Ela fora seqüestrada por ele, que é aparentemente comum e “acima de qualquer suspeita”. O homem que tem uma imagem que pode
ser tida como algo dentro da normalidade, é o mesmo que a subjuga há mais de
quatro anos e, desde então, a mantém em um buraco “cativa, aprisionada, isolada”. Não bastasse o fato de ser privada
do convívio social e não ter mais contato com seus parentes e amigos, ela sofre
abusos sexuais todos os dias.
Por essa introdução ao livro dá para ter a
noção do que o leitor pode aguardar. Esteja preparado. Contundência, cenas
realistas, crueldade exacerbada, choque de realidade, descrição precisa. O
cotidiano da jovem é de encarar maus-tratos por meio dos atos praticados pelo
homem que a tem no cárcere e que comete ações que a maioria das pessoas
consideraria incompreensível ou até inconcebível. Mas, Laura, de alguma forma, busca
manter-se lúcida, apesar de toda a situação degradante, de tudo a que é
submetida e que a vilipendia tanto física quanto psicologicamente.
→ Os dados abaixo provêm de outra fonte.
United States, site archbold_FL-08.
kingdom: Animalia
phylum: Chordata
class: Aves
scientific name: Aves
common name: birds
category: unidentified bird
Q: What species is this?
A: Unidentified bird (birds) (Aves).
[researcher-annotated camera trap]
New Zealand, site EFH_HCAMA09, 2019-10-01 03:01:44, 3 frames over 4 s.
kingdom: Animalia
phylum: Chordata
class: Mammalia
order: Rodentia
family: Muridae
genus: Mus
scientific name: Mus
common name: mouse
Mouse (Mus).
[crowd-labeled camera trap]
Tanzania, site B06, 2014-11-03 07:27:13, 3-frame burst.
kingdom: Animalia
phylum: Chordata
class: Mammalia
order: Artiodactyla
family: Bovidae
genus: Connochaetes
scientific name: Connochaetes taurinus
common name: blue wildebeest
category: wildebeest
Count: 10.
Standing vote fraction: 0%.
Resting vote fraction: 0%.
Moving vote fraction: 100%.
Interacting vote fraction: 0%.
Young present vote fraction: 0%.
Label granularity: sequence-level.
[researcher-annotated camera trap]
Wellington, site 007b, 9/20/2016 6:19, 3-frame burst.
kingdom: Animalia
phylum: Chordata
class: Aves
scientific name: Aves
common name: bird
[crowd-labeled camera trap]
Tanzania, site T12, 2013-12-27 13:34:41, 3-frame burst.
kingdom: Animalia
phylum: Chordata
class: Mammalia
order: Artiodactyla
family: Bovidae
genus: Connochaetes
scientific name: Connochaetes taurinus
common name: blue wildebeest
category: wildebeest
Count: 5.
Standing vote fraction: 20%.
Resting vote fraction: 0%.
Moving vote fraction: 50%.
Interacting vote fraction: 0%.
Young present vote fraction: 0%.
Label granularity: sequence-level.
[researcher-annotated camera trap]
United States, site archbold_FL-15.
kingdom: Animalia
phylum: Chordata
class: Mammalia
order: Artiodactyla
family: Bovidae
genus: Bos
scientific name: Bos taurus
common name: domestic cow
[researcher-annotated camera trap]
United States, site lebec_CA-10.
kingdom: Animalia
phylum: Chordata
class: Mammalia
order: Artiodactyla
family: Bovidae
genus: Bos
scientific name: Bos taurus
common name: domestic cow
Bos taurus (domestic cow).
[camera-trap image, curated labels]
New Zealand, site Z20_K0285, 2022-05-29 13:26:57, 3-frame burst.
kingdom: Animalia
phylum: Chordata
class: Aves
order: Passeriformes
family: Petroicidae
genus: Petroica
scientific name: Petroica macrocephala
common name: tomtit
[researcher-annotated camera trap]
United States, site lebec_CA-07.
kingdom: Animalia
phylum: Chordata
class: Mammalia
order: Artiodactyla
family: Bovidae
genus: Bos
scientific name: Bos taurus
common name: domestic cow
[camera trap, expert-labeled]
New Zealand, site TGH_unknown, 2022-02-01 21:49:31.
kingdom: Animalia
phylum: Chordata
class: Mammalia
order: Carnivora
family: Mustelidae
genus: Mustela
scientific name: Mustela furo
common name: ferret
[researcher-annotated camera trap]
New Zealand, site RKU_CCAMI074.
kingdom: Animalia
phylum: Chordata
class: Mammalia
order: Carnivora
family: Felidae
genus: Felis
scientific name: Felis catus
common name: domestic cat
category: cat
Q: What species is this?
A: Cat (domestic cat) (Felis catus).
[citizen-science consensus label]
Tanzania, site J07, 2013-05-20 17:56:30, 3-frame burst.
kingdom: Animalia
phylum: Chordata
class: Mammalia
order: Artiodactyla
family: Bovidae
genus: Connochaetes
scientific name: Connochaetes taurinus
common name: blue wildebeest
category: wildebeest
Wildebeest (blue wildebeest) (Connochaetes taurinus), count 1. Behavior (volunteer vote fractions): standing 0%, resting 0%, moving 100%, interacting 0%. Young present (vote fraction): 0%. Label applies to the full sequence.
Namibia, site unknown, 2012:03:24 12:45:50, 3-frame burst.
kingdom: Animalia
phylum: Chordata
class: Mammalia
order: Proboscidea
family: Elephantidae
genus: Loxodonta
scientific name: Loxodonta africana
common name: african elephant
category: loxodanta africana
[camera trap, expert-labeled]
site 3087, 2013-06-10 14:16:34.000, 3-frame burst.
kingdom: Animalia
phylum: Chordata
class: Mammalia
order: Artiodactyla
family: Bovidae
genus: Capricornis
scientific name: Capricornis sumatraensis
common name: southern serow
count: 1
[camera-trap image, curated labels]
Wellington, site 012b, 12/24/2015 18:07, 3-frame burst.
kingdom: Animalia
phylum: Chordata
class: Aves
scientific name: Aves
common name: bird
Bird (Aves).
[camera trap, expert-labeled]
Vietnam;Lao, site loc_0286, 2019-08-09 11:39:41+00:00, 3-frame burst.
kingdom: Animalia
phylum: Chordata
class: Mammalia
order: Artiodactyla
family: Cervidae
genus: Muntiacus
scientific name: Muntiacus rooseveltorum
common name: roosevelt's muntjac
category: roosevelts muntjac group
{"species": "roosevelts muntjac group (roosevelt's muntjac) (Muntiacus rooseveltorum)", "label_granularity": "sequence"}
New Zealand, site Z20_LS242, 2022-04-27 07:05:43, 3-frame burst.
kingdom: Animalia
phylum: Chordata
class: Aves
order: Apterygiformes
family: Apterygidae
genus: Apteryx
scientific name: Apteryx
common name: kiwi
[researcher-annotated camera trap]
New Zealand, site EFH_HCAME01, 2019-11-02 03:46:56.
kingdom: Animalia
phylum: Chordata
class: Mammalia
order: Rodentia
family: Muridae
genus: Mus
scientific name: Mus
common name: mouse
Laura não é
a primeira vítima e, possivelmente, não será a última.
Naquele buraco, que fica localizado num lugar
que ela desconhece, a jovem usa as paredes e um livro para manter a mente
ativa. Um local insalubre, em que suas necessidades fisiológicas tem de ser feitas
em um balde, recolhido após dias pelo Ogro. Sua comida é sempre trazida por
ele, além de receber alguma medicação quando o homem acha necessário. A jovem vive
ali, aterrorizada pelas ações cometidas contra ela, que revelam em cada gesto,
em cada ato, em cada passo, o grau de psicopatia do seu sequestrador.
A brutalidade e a aspereza daquele que ela
chama de Ogro causa angústia e sofrimento. Laura, ainda que fragilizada no seu
encarceramento, carrega um fio de esperança de que possa safar-se de seu algoz.
Na vida é assim. Por vezes nos agarramos a alguma ilusão que desperte em nós o
desejo de seguir adiante. É um modo de acreditar no futuro, numa possibilidade
que, ainda que longe e remota, talvez seja factível. Para fugir do confinamento
ela precisa de oportunidade, que lhe foi negada ao longo dos quatro anos em que
está cativa. Oportunidade, em sentido amplo, foi algo que ela não teve nesse
período. E, talvez, haja alguma chance.
“Mesmo
que não tenhamos mais motivos e forças para continuarmos vivos, ainda assim
lutamos pela nossa vida até o último minuto.”
Em meio ao caótico e cruel ambiente e, sentindo
sua anulação como indivíduo, Laura tem força e se demonstra racional em dados
momentos. O medo que a apavora é o mesmo que a deixa em estado de alerta. É
como se o medo a pegasse pela mão e a levasse até o próximo dia. Mas, Laura,
demonstra que sua mente está aprisionada, tanto quanto seu corpo. Algumas ações
do Ogro, quando são “mais leves”,
levam-na a crer que está sendo poupada e isso dá a ela um pouco do resgate de
sua humanidade.
Paira sobre a jovem uma questão existencial:
a vida ou a morte? Quem é Laura? Mesmo viva ela talvez esteja morta (sem sua
família, sem sua cidade natal, sem sua vida pregressa, sem poder escolher, sem
ter as suas vontades satisfeitas, sem construir a realização de seus sonhos,
sem poder ser quem ela realmente é, sem encontrar o seu verdadeiro eu). Laura,
em seu cotidiano, está aniquilada pelo aprisionamento e pelos abusos que sofre.
Aquele buraco significa “um poço de tortura
física e mental”, o distanciamento de seu corpo e de sua alma.
Desde a primeira página somos absorvidos pela
história. A realidade, muitas vezes, é mesmo cruel. Ao longo da leitura muitos devem
ser os adjetivos que surgem na mente do leitor: provocador, angustiante, apavorante,
audacioso, perturbador, violento, aterrorizante, visceral... Mas há que se
perceber que o que mais mexe com o leitor é o fato de que tudo aquilo que está
no livro pode ser real e, que em algum lugar alguém pode estar passando por
situação similar, sofrendo abusos, tortura, tendo sua personalidade anulada,
vivendo preso e vendo sua carne e seu psicológico definhar.
“Olhei
no espelho e fiquei com medo da pessoa que me olhou de volta. Vi uma criatura
seca, com maçãs do rosto encovadas, olhos fundos e sem brilho. Fios estranhos
saiam da cabeça daquela estranha que me encarava de dentro do espelho. Fios sem
vida, sem cor. Dentes amarelos e pretos saltavam de sua boca. Lábios rachados.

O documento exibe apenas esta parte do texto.